The Minister for Building and Construction has given notice of variations to the Retirement Villages Code of Practice 2008.
The variations to clauses 22, 47 and 54 will replace the current Code of Practice clauses 22, 47 and 54 from 14 October 2013.
The variations come into force on 14 October 2013.
In summary, a retirement village contains two or more residential units to provide residential accommodation and/or services or facilities predominantly for people who are retired – and those people agree to pay a capital sum to live there. Note that a ‘capital sum’ can also mean periodical payments, if the payments are substantially more than would be paid to cover rent for such services or facilities.
Residents ‘purchase’ a right to occupy, or an occupation right agreement. The purchase is based on a capital investment and is a form of tenancy.

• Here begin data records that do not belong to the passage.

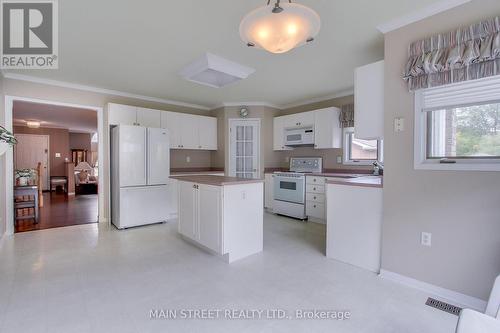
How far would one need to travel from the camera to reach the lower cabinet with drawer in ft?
13.9

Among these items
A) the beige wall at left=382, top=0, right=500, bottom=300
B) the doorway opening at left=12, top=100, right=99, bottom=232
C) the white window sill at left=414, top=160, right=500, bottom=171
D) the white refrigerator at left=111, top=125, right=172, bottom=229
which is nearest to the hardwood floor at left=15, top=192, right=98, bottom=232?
the doorway opening at left=12, top=100, right=99, bottom=232

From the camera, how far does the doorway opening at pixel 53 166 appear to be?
4316 millimetres

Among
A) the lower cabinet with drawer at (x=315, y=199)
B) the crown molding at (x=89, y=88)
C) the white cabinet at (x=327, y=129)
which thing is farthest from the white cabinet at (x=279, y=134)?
the crown molding at (x=89, y=88)

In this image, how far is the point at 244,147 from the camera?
17.9 ft

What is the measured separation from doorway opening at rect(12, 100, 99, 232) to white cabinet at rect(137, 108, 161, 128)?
2.49 ft

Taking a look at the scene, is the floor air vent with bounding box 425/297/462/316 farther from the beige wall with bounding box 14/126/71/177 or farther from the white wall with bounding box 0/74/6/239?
the beige wall with bounding box 14/126/71/177

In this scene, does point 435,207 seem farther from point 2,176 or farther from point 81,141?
point 81,141

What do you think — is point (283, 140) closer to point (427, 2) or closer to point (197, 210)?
point (197, 210)

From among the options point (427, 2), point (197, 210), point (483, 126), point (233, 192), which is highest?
point (427, 2)

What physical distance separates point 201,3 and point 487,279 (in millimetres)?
3068

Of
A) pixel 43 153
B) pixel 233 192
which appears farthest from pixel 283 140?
pixel 43 153

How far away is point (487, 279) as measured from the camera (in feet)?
5.98

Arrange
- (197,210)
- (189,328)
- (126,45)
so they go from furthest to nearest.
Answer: (197,210) → (126,45) → (189,328)

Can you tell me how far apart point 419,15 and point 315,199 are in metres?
2.94
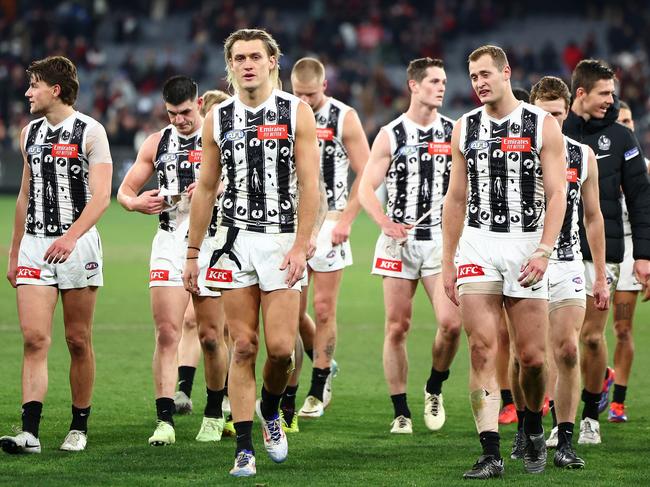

The Department of Building and Housing assumed responsibility for the Retirement Villages Act on 1 July 2005. The Department’s responsibilities include the promotion of education and publication of information about retirement villages. These functions were previously undertaken by the Retirement Commissioner. The Department agreed with the Commissioner to undertake these functions in August 2007.
The role of the Retirement Commissioner is to monitor the effects of the legislation and Code of Practice, when in force, and the establishment and oversight of the disputes panel system.
The Registrar for Retirement Villages is located in the Companies Office in the Ministry of Economic Development. The Registrar of Retirement Villages is responsible for registration-related matters.